Source extract below:

The Linguistic Flux Capacitor

The Linguistic Flux Capacitor is a free web application that lets you explore how the meaning of words in the English language has changed over the past two centuries.

Try it out (no installation required): https://robamler.github.io/linguistic-flux-capacitor

The app is a technical demonstration of what can be done when you combine a probabilistic natural language model with a novel compression algorithm. The app runs a machine learning model with 600 million parameters directly in your browser by leveraging WebAssembly (wasm) and a novel compression algorithm called Variational Bayesian Quantization.

References / How to Cite

Technical details are described in the following papers:

• Bamler and Mandt, Dynamic Word Embeddings, ICML 2017.
  (see PDF or video presentation)
  Presents the machine learning model (natural language model) used by the app.
• Yang, Bamler, and Mandt, Variational Bayesian Quantization, ICML 2020.
  (see PDF or video presentation)
  Presents the compression method that we use to transmit the entire trained model to the client side, thus enabling an immersive experience with near-instant model predictions.
• Bamler and Mandt, Improving Optimization for Models With Continuous Symmetry Breaking, ICML 2018.
  (see PDF or related video presentation)
  Presents an advanced optimization algorithm inspired by Higgs Mechanism in physics, which is needed for optimal performance of our model.

Lightweight Explanation

If the above scientific papers are too dense then you can find a more informal blog-post-style explanation of the employed techniques on the app website (just scroll down from the app).

Contributing

Pull requests with simple bug fixes or feature additions are very welcome. If you're interested in more complex contributions I recommend reaching out to me first to prioritize projects and discuss possibilities for attribution and/or monetary compensation (for students).

License

The source code of The Linguistic Flux Capacitor is distributed under the terms of both the MIT license and the Apache License (Version 2.0). See files LICENSE-APACHE and LICENSE-MIT for details. If you open a pull request, we will interpret this as consent that your contributions may be licensed under the same existing terms unless you explicitly express your objection in the description of the pull request.

Code Structure

The codebase is divided into a frontend and a backend part.

• The frontend controls the user interface: input fields, the plotting pane, hover events, etc. This functionality is implemented in standard web technologies (HTML, CSS, SVG, JavaScript). It uses Webpack for transpiling/minification/bundling.

End of Source extract.
Input data below:

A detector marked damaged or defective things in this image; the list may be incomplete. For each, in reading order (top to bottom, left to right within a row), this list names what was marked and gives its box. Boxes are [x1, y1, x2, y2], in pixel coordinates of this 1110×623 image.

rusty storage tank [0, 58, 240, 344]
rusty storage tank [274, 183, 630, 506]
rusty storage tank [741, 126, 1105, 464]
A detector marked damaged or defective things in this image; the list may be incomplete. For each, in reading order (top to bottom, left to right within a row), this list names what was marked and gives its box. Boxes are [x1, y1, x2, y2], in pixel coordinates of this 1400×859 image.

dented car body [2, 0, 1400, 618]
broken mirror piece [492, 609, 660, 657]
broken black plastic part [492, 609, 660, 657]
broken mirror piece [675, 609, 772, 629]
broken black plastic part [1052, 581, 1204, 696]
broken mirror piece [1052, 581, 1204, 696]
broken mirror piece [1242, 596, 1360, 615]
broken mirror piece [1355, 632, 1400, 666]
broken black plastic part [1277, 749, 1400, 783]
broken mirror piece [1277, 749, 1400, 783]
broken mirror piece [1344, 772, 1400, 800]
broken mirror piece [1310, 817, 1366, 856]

End of Input data.
Input data below:

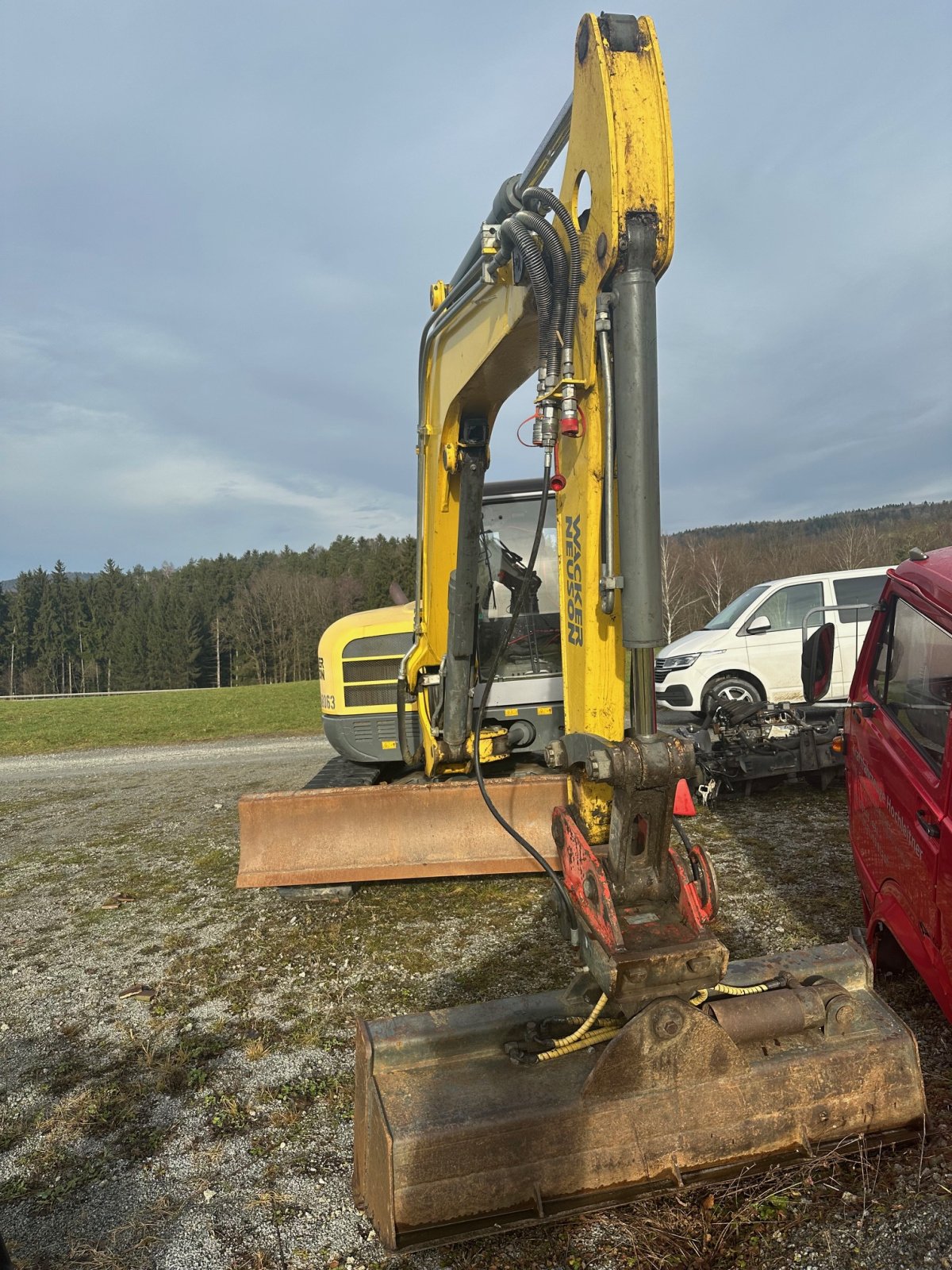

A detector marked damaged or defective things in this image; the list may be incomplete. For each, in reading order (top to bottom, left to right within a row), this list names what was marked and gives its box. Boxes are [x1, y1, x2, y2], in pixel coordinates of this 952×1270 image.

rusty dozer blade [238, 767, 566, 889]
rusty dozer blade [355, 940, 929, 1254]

End of Input data.
Input data below:

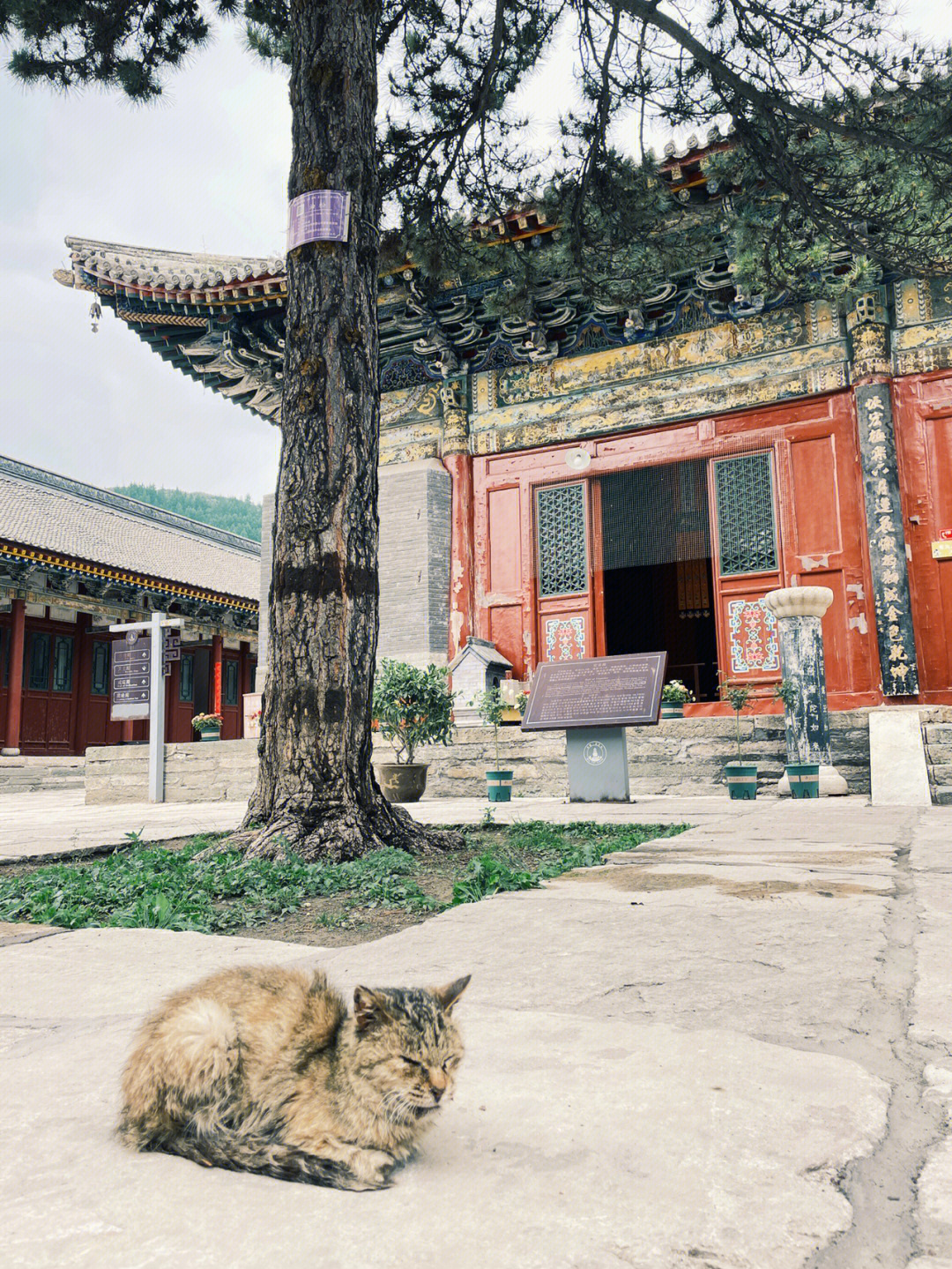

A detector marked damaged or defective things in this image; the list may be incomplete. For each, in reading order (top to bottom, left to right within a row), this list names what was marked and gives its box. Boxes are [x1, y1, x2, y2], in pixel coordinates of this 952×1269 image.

End of Input data.

Work instructions:
From the Linguistic Flux Capacitor text above, extract the passage starting with "Technical details are" and going on through "Breaking, ICML 2018.", copying it exactly.

Your response:
Technical details are described in the following papers:

• Bamler and Mandt, Dynamic Word Embeddings, ICML 2017.
  (see PDF or video presentation)
  Presents the machine learning model (natural language model) used by the app.
• Yang, Bamler, and Mandt, Variational Bayesian Quantization, ICML 2020.
  (see PDF or video presentation)
  Presents the compression method that we use to transmit the entire trained model to the client side, thus enabling an immersive experience with near-instant model predictions.
• Bamler and Mandt, Improving Optimization for Models With Continuous Symmetry Breaking, ICML 2018.